Was it supposed to be just for the LGBTQ+ community?

“No,” Webb said. “Queer people have friends and family members who aren’t queer. We are part of the whole community. When we have events, like pride festivals, we welcome everybody. We don’t check your queerness level when you come to an event.”

In January, the organization changed its name from Lititz Chooses Love to Lancaster County Chooses Love. The name change reflected the growing role and acceptance of the organization, which is now chartered as a 501(c)(3) nonprofit with three executive partners, three part-time staff, an annual budget of $300,000 and an eight-member board of directors.

Laura Sabatini is a former teacher who has a masters degree in educational leadership from Johns Hopkins University. She left teaching to go into nonprofit work, and joined Lititz Chooses Love in 2022 first as a volunteer, then a part-time staff member, and finally as a second executive partner in 2024. The third executive partner is Jessica Purdy. Their roles, broadly speaking are Webb, community engagement, Sabatini, strategic planning, and Purdy, operations. Three other staffers take care of communications, bookkeeping, and program coordination.

Sabatini left another nonprofit to join the Lititz group. “I started getting involved in 2022 when I saw that this organization was doing its work in a different way than a lot of other nonprofits,” she said. “There are a lot of nonprofits that use volunteers, and a lot that don’t use volunteers at all. We really focus on the community, on bringing the community together, for everybody.

“Then in 2024 I left my other job and came here as full-time staff.”

What’s special about the way Lancaster Chooses Love interacts with the community?

Sabatini said there are programs designed specifically for people in the LGBTQ+ community, but the biggest program for the local group is the food pantry, at 104-106 Main Street, Lititz. It is open Wednesdays from 5-8 p.m., and Saturdays from 9:30 a.m. until 12:30 p.m.

Are there any requirements to receive food assistance? “No!” says their fact sheet for people seeking that assistance. “We have no requirements to be on assistance or prove anything to us. You can live in any zip code. The only ‘requirement’ we have is our sign-in sheet!”

■ Excerpted records:
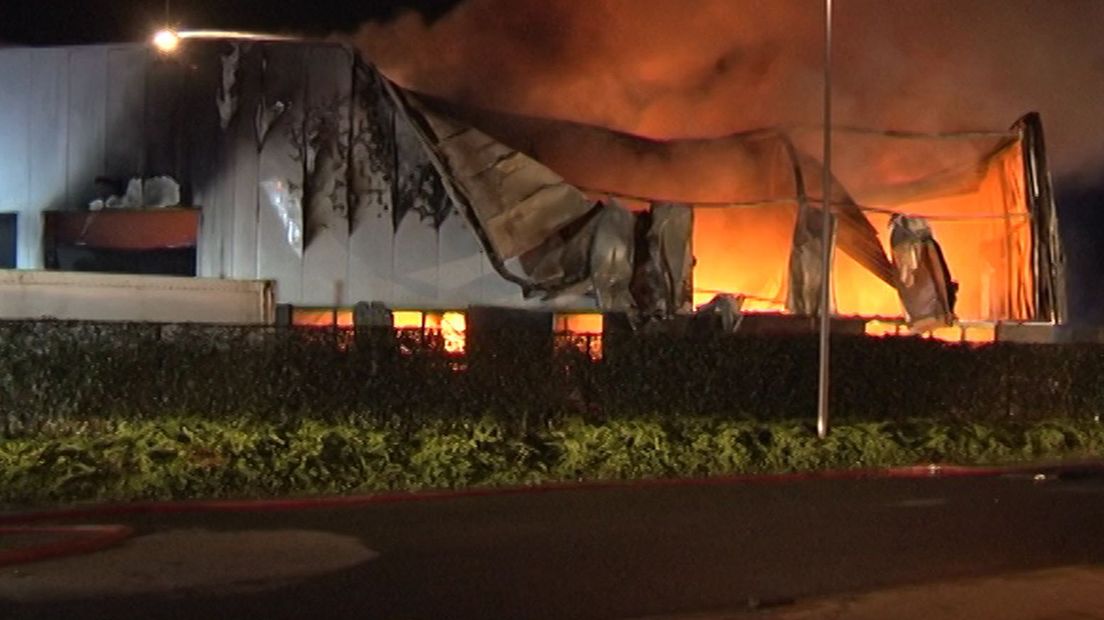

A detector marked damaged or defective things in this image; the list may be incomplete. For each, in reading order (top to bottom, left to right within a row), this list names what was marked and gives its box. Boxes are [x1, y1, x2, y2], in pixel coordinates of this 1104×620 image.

torn metal sheet [887, 214, 958, 330]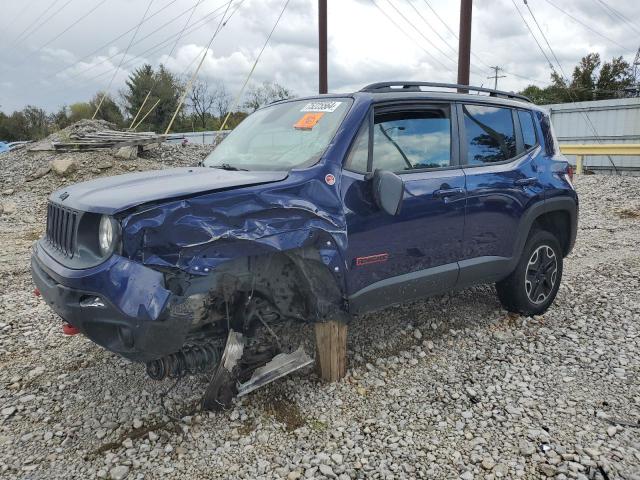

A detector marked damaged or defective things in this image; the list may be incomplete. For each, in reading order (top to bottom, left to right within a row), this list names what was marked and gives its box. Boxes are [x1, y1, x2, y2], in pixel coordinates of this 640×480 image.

damaged blue suv [32, 81, 576, 404]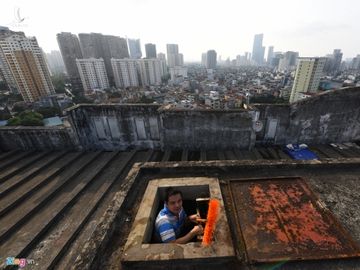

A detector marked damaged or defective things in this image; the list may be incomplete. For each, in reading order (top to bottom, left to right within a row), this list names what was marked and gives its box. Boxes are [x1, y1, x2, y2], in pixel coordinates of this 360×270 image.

rusty metal hatch cover [229, 177, 360, 264]
rusty metal surface [229, 177, 360, 264]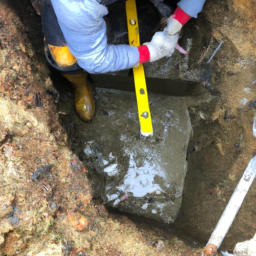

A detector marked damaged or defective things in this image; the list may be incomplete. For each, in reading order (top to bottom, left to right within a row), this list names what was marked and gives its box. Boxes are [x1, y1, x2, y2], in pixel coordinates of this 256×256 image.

chunk of broken concrete [81, 89, 191, 223]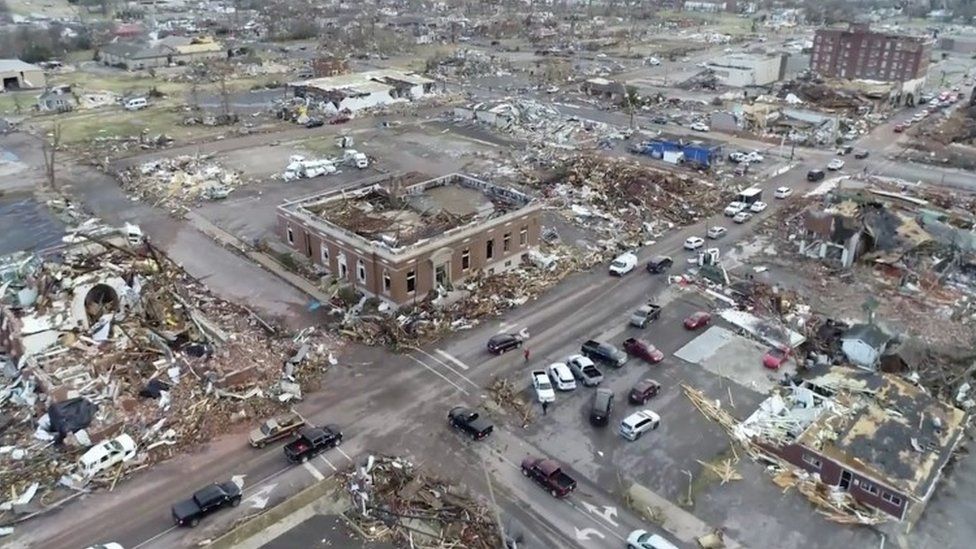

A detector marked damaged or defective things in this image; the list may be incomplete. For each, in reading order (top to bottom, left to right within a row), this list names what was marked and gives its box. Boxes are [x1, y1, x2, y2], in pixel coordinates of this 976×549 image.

damaged brick building [278, 173, 544, 306]
damaged house roof [800, 368, 968, 500]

■ Request: Reproduce the entire passage about Lancaster County Chooses Love, word for word as it appears above.

■ Expected answer:
Was it supposed to be just for the LGBTQ+ community?

“No,” Webb said. “Queer people have friends and family members who aren’t queer. We are part of the whole community. When we have events, like pride festivals, we welcome everybody. We don’t check your queerness level when you come to an event.”

In January, the organization changed its name from Lititz Chooses Love to Lancaster County Chooses Love. The name change reflected the growing role and acceptance of the organization, which is now chartered as a 501(c)(3) nonprofit with three executive partners, three part-time staff, an annual budget of $300,000 and an eight-member board of directors.

Laura Sabatini is a former teacher who has a masters degree in educational leadership from Johns Hopkins University. She left teaching to go into nonprofit work, and joined Lititz Chooses Love in 2022 first as a volunteer, then a part-time staff member, and finally as a second executive partner in 2024. The third executive partner is Jessica Purdy. Their roles, broadly speaking are Webb, community engagement, Sabatini, strategic planning, and Purdy, operations. Three other staffers take care of communications, bookkeeping, and program coordination.

Sabatini left another nonprofit to join the Lititz group. “I started getting involved in 2022 when I saw that this organization was doing its work in a different way than a lot of other nonprofits,” she said. “There are a lot of nonprofits that use volunteers, and a lot that don’t use volunteers at all. We really focus on the community, on bringing the community together, for everybody.

“Then in 2024 I left my other job and came here as full-time staff.”

What’s special about the way Lancaster Chooses Love interacts with the community?

Sabatini said there are programs designed specifically for people in the LGBTQ+ community, but the biggest program for the local group is the food pantry, at 104-106 Main Street, Lititz. It is open Wednesdays from 5-8 p.m., and Saturdays from 9:30 a.m. until 12:30 p.m.

Are there any requirements to receive food assistance? “No!” says their fact sheet for people seeking that assistance. “We have no requirements to be on assistance or prove anything to us. You can live in any zip code. The only ‘requirement’ we have is our sign-in sheet!”